Она подпрыгивает и со счастливым выражением на лице недолго танцует прямо посередине гостиной.
— Я приготовлю твою комнату.
— Майя, ты уверена?
Но на самом деле я спрашиваю у себя: «Эндрю, ты уверен?»
Роберт
— Как прошло свидание? — спрашивает мама.
Она укладывает прозрачный пластик на нижнюю полку шкафа над кухонным столом. Быстрый осмотр кухни подтверждает мои подозрения: мама систематически избавляется от всех улучшений, сделанных в нашем доме за последний год, в том числе и тех, что были установлены в последние несколько недель.
Я пожимаю плечами.
Хотя ещё сегодня утром в шкафу стояли кофе, фильтры и кружки, я знаю, что в нём должны были стоять бокалы. Подаю маме один бокал за другим, а она ставит их на полку. Она поворачивается ко мне за следующим бокалом, и я чувствую себя, как под микроскопом. И так каждый раз. Я в курсе, что моя одежда помята.
Мама уже спрашивала меня о сексе, и я правдиво отвечал «Нет». Но всё бывает когда-нибудь в первый раз, верно? Может, она читает это по моему лицу. А, может, чувствует запах, исходящий от моей рубашки даже несмотря на надетую сверху толстовку. А, может, меня выдают глаза, кричащие: «У меня был секс».
— С тобой всё в порядке?
Я киваю и внимательно смотрю на верхнюю полку, стараясь припомнить, что там было. Тарелки. Они стоят стопкой рядом с раковиной. Беру столько, сколько смогу донести.
— Хочешь поговорить? — спрашивает она, забирая у меня тарелки.
— Можно я откажусь?
— Да. Можно, — она притворяется, что выравнивает тарелки, которые и так уже уложены в идеальную стопку. — Только позволь мне сказать: я немного удивлена и не думала, что Ник тебе нравиться так сильно.
Мне на глаза наворачиваются слёзы:
— Что дальше?
Она указывает на набор вазочек:
— Роберт, мне, правда, очень жаль, что... знаешь... я никогда не говорила с тобой.
— Всё в порядке.
— Подозреваю, что отец тоже с тобой не говорил?

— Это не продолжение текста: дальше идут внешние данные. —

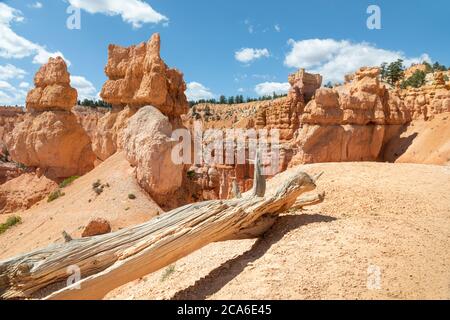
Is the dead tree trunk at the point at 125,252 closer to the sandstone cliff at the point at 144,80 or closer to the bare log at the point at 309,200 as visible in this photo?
the bare log at the point at 309,200

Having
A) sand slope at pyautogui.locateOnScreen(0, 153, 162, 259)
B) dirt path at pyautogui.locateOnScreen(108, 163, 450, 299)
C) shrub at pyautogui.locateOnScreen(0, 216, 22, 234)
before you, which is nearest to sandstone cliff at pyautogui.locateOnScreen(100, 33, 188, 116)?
sand slope at pyautogui.locateOnScreen(0, 153, 162, 259)

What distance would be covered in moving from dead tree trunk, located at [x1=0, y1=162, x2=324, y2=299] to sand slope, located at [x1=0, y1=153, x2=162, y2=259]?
790 centimetres

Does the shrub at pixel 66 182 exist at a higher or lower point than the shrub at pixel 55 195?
higher

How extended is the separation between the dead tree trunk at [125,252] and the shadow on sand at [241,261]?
0.35 m

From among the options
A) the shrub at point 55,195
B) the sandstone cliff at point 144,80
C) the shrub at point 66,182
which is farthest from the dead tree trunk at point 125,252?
the shrub at point 66,182

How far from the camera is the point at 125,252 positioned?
5168 millimetres

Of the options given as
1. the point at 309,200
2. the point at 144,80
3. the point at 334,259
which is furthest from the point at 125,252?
the point at 144,80

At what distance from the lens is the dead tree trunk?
4770mm

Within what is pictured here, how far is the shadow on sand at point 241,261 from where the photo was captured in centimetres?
502

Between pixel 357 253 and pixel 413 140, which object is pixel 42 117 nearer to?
pixel 357 253

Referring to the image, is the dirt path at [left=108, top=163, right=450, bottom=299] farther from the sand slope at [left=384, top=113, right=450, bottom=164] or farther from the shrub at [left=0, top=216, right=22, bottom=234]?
the sand slope at [left=384, top=113, right=450, bottom=164]

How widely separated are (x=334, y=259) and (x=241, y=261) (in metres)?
1.51

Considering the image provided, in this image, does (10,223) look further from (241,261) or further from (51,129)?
(241,261)

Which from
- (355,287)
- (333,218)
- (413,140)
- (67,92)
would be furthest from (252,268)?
(413,140)
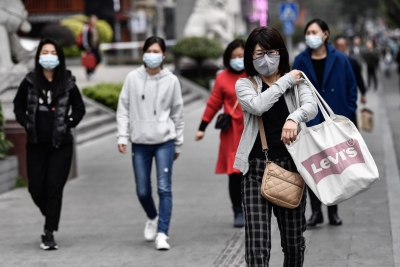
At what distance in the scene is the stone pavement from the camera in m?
6.98

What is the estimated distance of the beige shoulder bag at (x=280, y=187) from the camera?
198 inches

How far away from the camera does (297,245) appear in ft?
17.1

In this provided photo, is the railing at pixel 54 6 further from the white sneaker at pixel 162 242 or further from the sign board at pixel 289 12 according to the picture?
the white sneaker at pixel 162 242

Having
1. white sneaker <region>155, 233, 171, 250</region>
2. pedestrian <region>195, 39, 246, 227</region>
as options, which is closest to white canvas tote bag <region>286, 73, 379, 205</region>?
white sneaker <region>155, 233, 171, 250</region>

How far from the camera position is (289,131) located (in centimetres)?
489

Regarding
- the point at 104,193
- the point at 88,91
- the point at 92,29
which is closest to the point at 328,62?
the point at 104,193

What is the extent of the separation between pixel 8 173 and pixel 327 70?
4153mm

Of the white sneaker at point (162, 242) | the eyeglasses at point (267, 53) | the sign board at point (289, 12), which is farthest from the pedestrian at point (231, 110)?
the sign board at point (289, 12)

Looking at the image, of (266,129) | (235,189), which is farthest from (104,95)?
(266,129)

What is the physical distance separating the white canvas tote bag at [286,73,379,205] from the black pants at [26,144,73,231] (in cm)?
279

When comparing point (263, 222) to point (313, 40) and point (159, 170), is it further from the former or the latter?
point (313, 40)

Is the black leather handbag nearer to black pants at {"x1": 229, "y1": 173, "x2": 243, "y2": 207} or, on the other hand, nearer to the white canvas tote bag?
black pants at {"x1": 229, "y1": 173, "x2": 243, "y2": 207}

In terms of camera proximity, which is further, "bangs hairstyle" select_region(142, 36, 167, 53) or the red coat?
the red coat

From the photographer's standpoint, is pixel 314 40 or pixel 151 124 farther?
pixel 314 40
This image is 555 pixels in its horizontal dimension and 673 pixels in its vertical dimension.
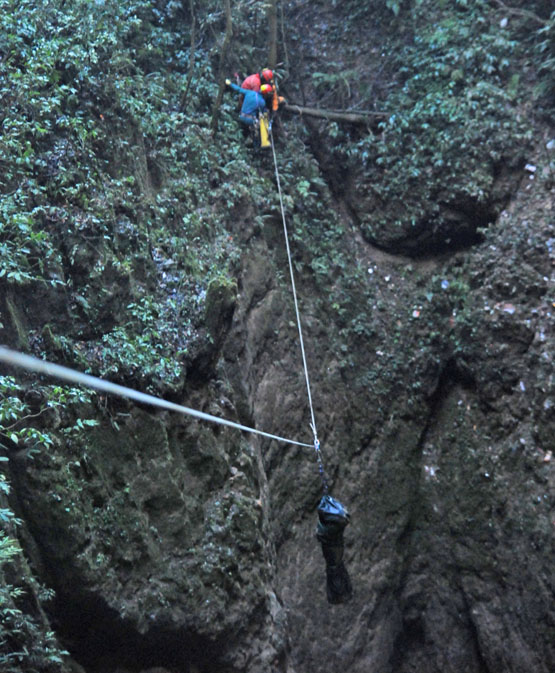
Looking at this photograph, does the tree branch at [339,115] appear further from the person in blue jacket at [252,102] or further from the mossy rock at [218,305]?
the mossy rock at [218,305]

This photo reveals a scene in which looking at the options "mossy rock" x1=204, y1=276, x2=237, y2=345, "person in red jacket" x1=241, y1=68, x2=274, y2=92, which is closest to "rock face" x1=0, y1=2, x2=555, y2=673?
"mossy rock" x1=204, y1=276, x2=237, y2=345

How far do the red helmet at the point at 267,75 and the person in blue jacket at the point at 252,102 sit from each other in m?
0.13

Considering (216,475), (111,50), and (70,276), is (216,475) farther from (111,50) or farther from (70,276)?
(111,50)

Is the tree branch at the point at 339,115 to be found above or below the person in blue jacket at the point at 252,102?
above

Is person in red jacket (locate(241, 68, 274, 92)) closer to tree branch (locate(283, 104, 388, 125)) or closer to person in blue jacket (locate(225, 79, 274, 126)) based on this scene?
person in blue jacket (locate(225, 79, 274, 126))

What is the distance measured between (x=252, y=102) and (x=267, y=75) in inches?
16.8

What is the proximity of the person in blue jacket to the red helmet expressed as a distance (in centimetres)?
13

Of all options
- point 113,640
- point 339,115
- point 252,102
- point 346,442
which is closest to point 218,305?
point 113,640

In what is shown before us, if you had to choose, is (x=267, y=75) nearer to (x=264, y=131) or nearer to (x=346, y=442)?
(x=264, y=131)

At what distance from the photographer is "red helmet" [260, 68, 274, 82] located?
920 cm

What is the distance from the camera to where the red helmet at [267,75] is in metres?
9.20

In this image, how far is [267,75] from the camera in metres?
9.21

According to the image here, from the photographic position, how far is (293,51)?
33.9 ft

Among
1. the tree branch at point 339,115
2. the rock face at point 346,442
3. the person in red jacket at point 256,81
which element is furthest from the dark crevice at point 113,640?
the tree branch at point 339,115
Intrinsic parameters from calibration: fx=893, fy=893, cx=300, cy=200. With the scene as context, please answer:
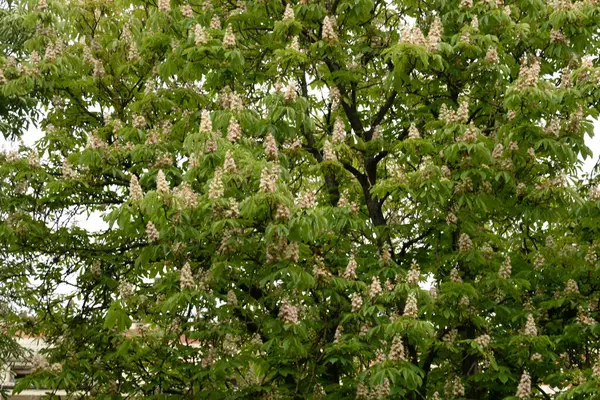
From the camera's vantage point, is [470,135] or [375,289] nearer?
[375,289]

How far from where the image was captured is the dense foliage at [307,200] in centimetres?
934

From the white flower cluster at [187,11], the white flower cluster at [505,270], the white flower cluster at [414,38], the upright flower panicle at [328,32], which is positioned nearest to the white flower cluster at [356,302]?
the white flower cluster at [505,270]

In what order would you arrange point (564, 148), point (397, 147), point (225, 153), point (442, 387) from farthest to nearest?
point (442, 387) → point (397, 147) → point (564, 148) → point (225, 153)

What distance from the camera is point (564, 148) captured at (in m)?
9.68

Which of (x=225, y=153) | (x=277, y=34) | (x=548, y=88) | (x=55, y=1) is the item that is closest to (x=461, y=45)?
(x=548, y=88)

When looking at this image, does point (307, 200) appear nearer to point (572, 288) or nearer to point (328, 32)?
point (328, 32)

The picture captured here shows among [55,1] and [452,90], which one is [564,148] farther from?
[55,1]

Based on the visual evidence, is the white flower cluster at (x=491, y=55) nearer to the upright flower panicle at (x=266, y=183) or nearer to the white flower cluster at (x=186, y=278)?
the upright flower panicle at (x=266, y=183)

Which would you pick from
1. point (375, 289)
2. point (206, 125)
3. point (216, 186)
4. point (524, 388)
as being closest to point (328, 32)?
point (206, 125)

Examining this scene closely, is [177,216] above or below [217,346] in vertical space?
above

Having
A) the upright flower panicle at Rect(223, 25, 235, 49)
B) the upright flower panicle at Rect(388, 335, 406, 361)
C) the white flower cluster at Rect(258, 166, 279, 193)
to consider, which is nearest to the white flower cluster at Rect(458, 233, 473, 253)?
the upright flower panicle at Rect(388, 335, 406, 361)

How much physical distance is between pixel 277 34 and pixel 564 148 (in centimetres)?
354

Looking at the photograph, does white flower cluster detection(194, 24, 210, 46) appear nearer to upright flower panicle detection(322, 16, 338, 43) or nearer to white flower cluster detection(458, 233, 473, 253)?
upright flower panicle detection(322, 16, 338, 43)

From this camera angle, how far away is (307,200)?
28.0 ft
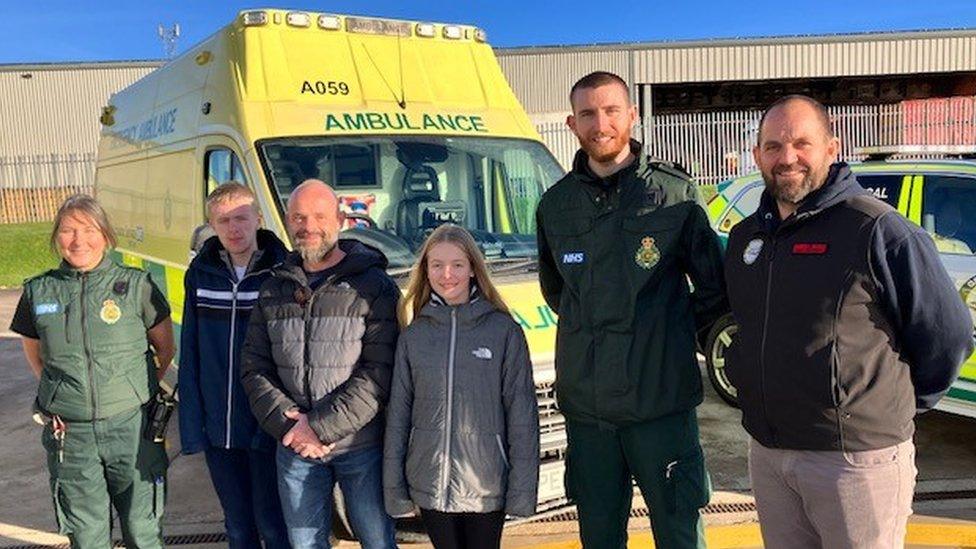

— Мам, я знаю всё, что нужно.
Трогаю пальцами бумажные цветы, которые принесла мама Ника вчера утром перед похоронами вместе с приготовленным в кастрюльке тамале34. Ник не пришёл. Он предупреждал, что не придёт. Интересно, сколько времени понадобилось ему и Кристал, чтобы сделать эти цветы, и какую оценку он получил за этот проект? Господи, и когда я успел стать таким циником? Может, этот его жест был искренним. Может, мне стоит больше ценить чужое внимание. Но я просто не могу. На самом деле Нику до меня нет дела. Он беспокоиться только о себе. И я ни за что не поверю, что цветами он хотел выразить своё сочувствие мне и моей семье, а не показать великолепие Его Величества Ника. Смешно: эти цветы, единственные в доме, напоминают о смерти отца. Да и те искусственные.
— Ты давно завела учётную запись на iTunes? — спрашиваю я, просматривая список песен у неё на компьютере. Делаю звук немного громче.
Мама улыбается и спускается с короткой трехступенчатой лестницы, которой пользуется каждый раз, когда нужно добраться до верхних полок.
— Хм... — она бросает взгляд на микроволновку — судя по часам: пятьдесят две минуты назад.